There have been a number of studies pertaining to the downsides of antibiotics. A study which has been published in JAMA Pediatrics which revealed that the use of broad-spectrum antibiotics in children under 2 years old has been indicted for increased risk of obesity in early childhood.
The moment we were born our intestines starts getting colonized by a variety of bacteria. Evidence hints that different intestinal bacteria may affect the growth of the host differently.
One in three children and adolescents in the US are overweight or obese. This obesity is not the result of unhealthy eating habits in adolescents. It has been seen that by the age of 24 months 10% of the children are obese.
The common causes of early childhood obesity includes
- Maternal pre-pregnancy body mass index (BMI),
- Nutritional intake,
- Physical activity,
- Sleep duration
- Screen time.
Researchers have however started looking at another possibility, the effects which the colonies of microbes residing in the gut might have on early childhood obesity.
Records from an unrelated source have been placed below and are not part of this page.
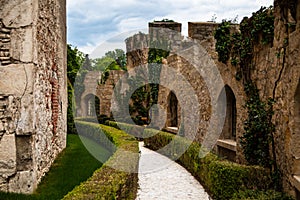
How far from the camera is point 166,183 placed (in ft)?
22.0

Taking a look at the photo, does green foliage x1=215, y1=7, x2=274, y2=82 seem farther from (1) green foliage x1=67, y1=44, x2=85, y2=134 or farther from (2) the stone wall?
(1) green foliage x1=67, y1=44, x2=85, y2=134

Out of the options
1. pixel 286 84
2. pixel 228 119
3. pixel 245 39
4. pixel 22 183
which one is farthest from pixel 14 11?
pixel 228 119

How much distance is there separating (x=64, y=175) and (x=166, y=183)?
6.50 feet

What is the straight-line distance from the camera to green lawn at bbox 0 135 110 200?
4891 millimetres

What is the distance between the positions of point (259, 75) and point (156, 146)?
660cm

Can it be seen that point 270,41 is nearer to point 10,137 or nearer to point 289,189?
point 289,189

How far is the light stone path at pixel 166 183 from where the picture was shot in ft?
18.9

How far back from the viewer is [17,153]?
4.99 metres

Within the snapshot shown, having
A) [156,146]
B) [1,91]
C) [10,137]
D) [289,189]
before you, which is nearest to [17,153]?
[10,137]

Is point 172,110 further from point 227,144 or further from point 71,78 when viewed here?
point 71,78

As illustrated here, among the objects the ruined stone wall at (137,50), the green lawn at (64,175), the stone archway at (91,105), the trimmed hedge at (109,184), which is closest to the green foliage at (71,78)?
the stone archway at (91,105)

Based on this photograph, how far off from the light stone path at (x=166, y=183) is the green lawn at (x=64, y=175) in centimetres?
111

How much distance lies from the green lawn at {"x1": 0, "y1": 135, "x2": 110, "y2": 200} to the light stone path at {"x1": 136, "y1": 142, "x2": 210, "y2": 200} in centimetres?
111

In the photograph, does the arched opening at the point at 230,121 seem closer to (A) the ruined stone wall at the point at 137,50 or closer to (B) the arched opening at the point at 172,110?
(B) the arched opening at the point at 172,110
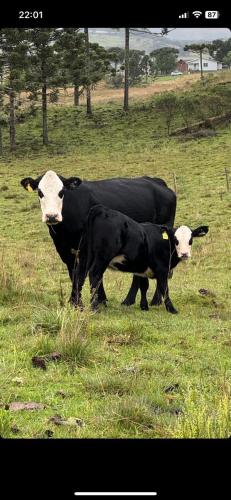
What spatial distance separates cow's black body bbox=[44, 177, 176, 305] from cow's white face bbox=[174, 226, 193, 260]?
2.75 feet

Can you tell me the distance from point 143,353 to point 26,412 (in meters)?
1.99

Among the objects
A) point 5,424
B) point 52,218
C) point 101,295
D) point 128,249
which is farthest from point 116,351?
point 101,295

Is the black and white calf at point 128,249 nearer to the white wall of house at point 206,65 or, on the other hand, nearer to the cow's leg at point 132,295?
the cow's leg at point 132,295

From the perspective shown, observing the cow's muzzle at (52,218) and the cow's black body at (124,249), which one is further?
the cow's black body at (124,249)

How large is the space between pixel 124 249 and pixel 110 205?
1368 millimetres

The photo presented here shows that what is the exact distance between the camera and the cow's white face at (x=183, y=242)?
9461 millimetres

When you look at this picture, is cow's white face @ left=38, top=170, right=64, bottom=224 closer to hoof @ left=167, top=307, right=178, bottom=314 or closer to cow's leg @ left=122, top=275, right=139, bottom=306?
cow's leg @ left=122, top=275, right=139, bottom=306

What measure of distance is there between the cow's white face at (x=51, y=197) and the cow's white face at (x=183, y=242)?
80.7 inches
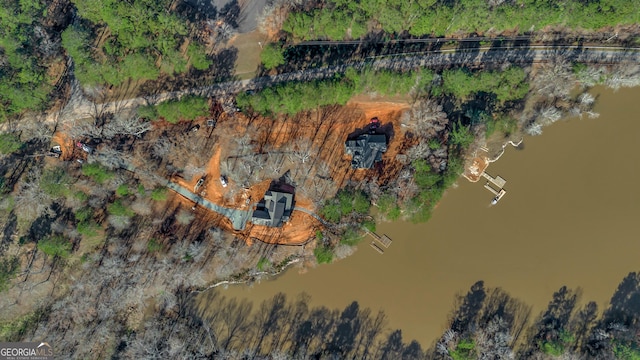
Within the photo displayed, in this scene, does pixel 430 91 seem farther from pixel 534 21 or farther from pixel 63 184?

The intestinal flora is important for our health. Antibiotics can disturb the diversity and the composition of the gut dwelling bacteria. The researchers from the Children’s Hospital of Philadelphia, PA studied the effects of antibiotic use in early childhood obesity.
Children who are prescribed antibiotics on four or more occasions are at risk. The study authors pored through the electronic health records from a network of primary care clinics for a period extending from 2001 to 2013. There were 64,580 children who had annual visits at a clinic and were in between the ages of 0-23 months, as well as one or more visits at ages 24-58 months. The study followed the baby until the age of 5 years.
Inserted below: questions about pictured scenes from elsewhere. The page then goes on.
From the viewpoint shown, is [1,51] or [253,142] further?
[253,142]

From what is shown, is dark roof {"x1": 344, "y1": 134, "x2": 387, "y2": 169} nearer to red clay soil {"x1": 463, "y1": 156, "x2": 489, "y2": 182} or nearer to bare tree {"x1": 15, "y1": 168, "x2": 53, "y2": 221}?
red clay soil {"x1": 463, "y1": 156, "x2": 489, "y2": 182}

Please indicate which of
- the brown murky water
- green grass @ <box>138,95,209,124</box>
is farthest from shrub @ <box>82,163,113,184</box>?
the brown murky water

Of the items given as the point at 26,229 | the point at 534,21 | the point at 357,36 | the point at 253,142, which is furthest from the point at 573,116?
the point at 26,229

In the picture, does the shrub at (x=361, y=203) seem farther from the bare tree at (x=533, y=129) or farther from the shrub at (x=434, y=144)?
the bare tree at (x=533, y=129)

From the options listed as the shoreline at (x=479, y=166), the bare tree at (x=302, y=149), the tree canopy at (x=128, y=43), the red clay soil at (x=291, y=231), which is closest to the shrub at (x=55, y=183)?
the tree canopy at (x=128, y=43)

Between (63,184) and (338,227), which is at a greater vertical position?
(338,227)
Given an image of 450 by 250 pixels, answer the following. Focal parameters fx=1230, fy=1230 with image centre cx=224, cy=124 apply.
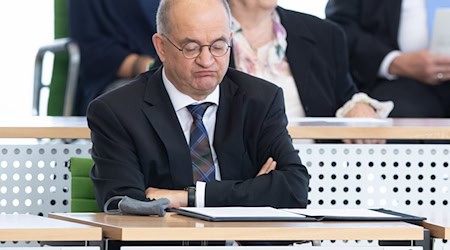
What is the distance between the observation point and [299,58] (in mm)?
4824

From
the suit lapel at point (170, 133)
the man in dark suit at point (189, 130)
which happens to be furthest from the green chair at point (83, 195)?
the suit lapel at point (170, 133)

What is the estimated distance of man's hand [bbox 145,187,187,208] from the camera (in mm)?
3391

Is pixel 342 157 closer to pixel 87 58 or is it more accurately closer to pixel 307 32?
pixel 307 32

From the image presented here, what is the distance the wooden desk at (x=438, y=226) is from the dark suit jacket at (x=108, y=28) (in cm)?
287

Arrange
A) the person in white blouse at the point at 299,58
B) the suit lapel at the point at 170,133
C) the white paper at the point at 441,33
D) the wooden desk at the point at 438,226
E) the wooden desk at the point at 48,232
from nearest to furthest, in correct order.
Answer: the wooden desk at the point at 48,232, the wooden desk at the point at 438,226, the suit lapel at the point at 170,133, the person in white blouse at the point at 299,58, the white paper at the point at 441,33

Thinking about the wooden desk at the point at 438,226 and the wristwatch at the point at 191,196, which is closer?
the wooden desk at the point at 438,226

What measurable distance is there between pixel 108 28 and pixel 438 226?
10.2ft

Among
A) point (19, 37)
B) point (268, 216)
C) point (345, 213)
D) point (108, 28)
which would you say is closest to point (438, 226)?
point (345, 213)

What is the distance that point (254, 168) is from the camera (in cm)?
372

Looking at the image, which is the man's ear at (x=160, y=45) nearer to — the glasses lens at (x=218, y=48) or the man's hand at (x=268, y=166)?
the glasses lens at (x=218, y=48)

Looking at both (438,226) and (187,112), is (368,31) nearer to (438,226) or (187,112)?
(187,112)

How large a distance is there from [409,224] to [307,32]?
216 cm

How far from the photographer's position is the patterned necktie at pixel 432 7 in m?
A: 5.31

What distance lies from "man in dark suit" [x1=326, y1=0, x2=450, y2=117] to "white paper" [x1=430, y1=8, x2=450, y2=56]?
33 millimetres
69% of these children received antibiotics before they reached the age of 24 months which comes out to be about 2.3 antibiotic episodes per child. The researchers found that there was an increased risk of childhood obesity in those kids who had an early exposure to antibiotic.
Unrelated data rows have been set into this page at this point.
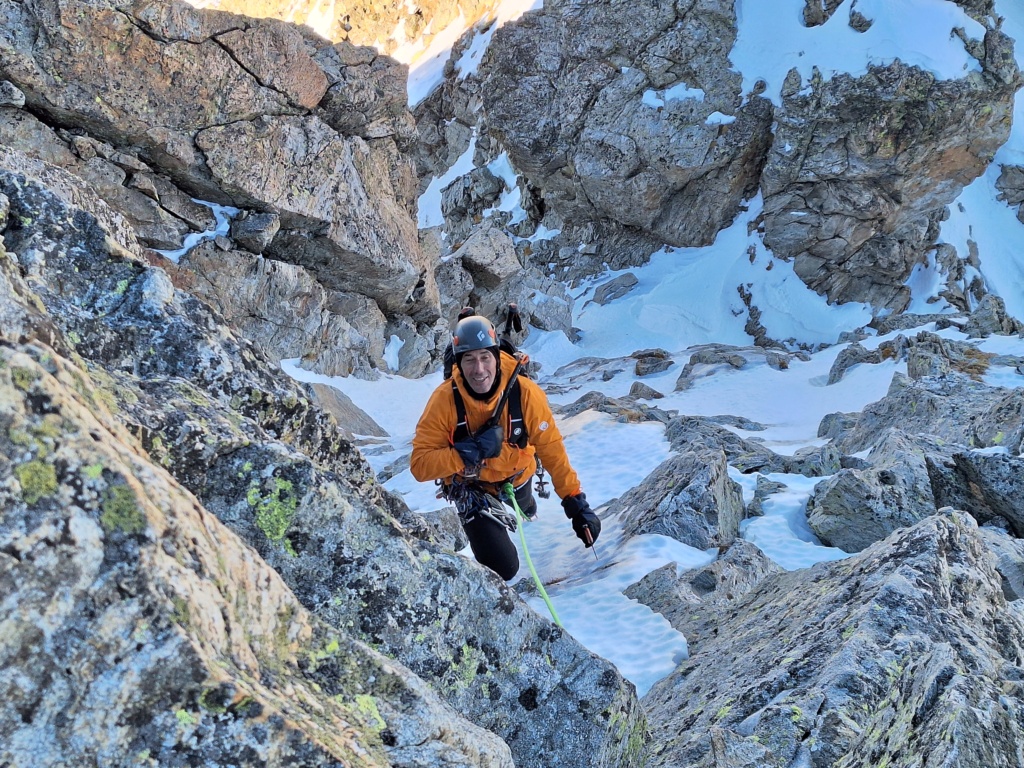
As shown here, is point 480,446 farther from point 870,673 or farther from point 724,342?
point 724,342

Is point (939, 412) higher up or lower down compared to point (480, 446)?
lower down

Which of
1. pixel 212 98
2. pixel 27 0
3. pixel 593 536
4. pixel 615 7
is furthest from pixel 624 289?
pixel 593 536

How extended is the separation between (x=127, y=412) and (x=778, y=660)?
385 centimetres

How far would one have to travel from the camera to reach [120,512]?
1637 millimetres

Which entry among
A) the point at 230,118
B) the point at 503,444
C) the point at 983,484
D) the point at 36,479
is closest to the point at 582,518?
the point at 503,444

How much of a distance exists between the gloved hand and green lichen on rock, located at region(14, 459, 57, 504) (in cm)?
429

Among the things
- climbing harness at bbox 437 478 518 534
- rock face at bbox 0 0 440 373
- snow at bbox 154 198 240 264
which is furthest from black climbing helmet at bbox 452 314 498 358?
snow at bbox 154 198 240 264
However there has not been any association between narrow spectrum antibiotics and obesity. The obesity risk is seen only in the broad spectrum antibiotics. The study also laid bare the obesity in children across the study period-
- 2 years – 10% obesity, 23% overweight
- 3 years – 14% obesity, 30% overweight
- t 4 years – 15% obesity, 33% overweight
Of the study’s findings, the authors write: “Because obesity is a multifactorial condition, reducing prevalence depends on identifying and managing multiple risk factors whose individual effects may be small but modifiable. Our results suggest that the use of broad-spectrum outpatient antibiotics before age 24 months may be one such factor. This provides additional support for the adoption of treatment guidelines for common pediatric conditions that emphasize limiting antibiotic use to cases where efficacy is well demonstrated and preferring narrow-spectrum drugs in the absence of specific indications for broader coverage.”